After his tenure with Holstein Kiel, Witt moved to Hertha BSC in 1967 for DM 40,000 and achieved promotion to the Bundesliga in his first season in 1967–68 together with players such as Hans-Joachim Altendorff, Volkmar Groß, Werner Ipta, Dieter Krafczyk, Rudolf Kröner and Tasso Wild.

===Bundesliga===
In his first season of the Bundesliga throughout the 1968–69 Bundesliga, he played all 34 league games for Hertha BSC under coach Fiffi Kronsbein, as did teammates Franz Brungs and Arno Steffenhagen. Throughout the following two seasons, playing alongside players such as Wolfgang Gayer, Lorenz Horr László Gergely and Zoltán Varga, the club finished third with Hertha and thus qualified for the 1971–72 UEFA Cup. Throughout his career with Hertha, he was later selected as captain for the team.

In addition to 123 games in the Bundesliga, he played 16 games in the UEFA Cup. Witt was in action in the international matches against B1901, Spartak Trnava, Elfsborg and against AC Milan who had international greats such as Angelo Anquilletti, Fabio Cudicini, Pierino Prati, Gianni Rivera and Karl-Heinz Schnellinger. In the wake of the 1971 Bundesliga scandal, he was suspended for the following two seasons and prematurely retired due to not paying his fine of DM 15,000. Despite other players of the scandal later being pardoned by the DFB, Witt remained the only exception as his ban lasted indefinitely.

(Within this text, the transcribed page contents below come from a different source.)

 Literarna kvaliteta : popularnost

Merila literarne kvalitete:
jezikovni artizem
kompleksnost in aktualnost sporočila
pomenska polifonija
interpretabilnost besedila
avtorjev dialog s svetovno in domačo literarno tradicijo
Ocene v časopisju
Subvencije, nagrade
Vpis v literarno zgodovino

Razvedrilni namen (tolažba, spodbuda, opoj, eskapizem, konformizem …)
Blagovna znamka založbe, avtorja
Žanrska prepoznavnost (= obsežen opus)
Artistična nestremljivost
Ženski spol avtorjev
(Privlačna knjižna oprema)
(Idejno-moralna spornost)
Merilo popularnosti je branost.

Even after retirement, Witt continued to deny his involvement in the scandal until his death on 22 May 2025.

==Personal life==
On 4 November 1970, Witt made headlines on Bild magazine with the statement referring to women's football: "If my wife plays: divorce!".

Following his retirement, Witt lived in Spain and worked in the real estate industry.

==International career==
Witt was called up to be a part of the West Germany squad for the 1957 UEFA European Under-18 Championship held in Spain with his only appearance being in a 1–1 draw against the host nation. He also represented the NFV XI in eight games throughout 1962 to 1966 in eight appearances. Following his move to Hertha BSC, he played for the Berlin national football team on two occasions.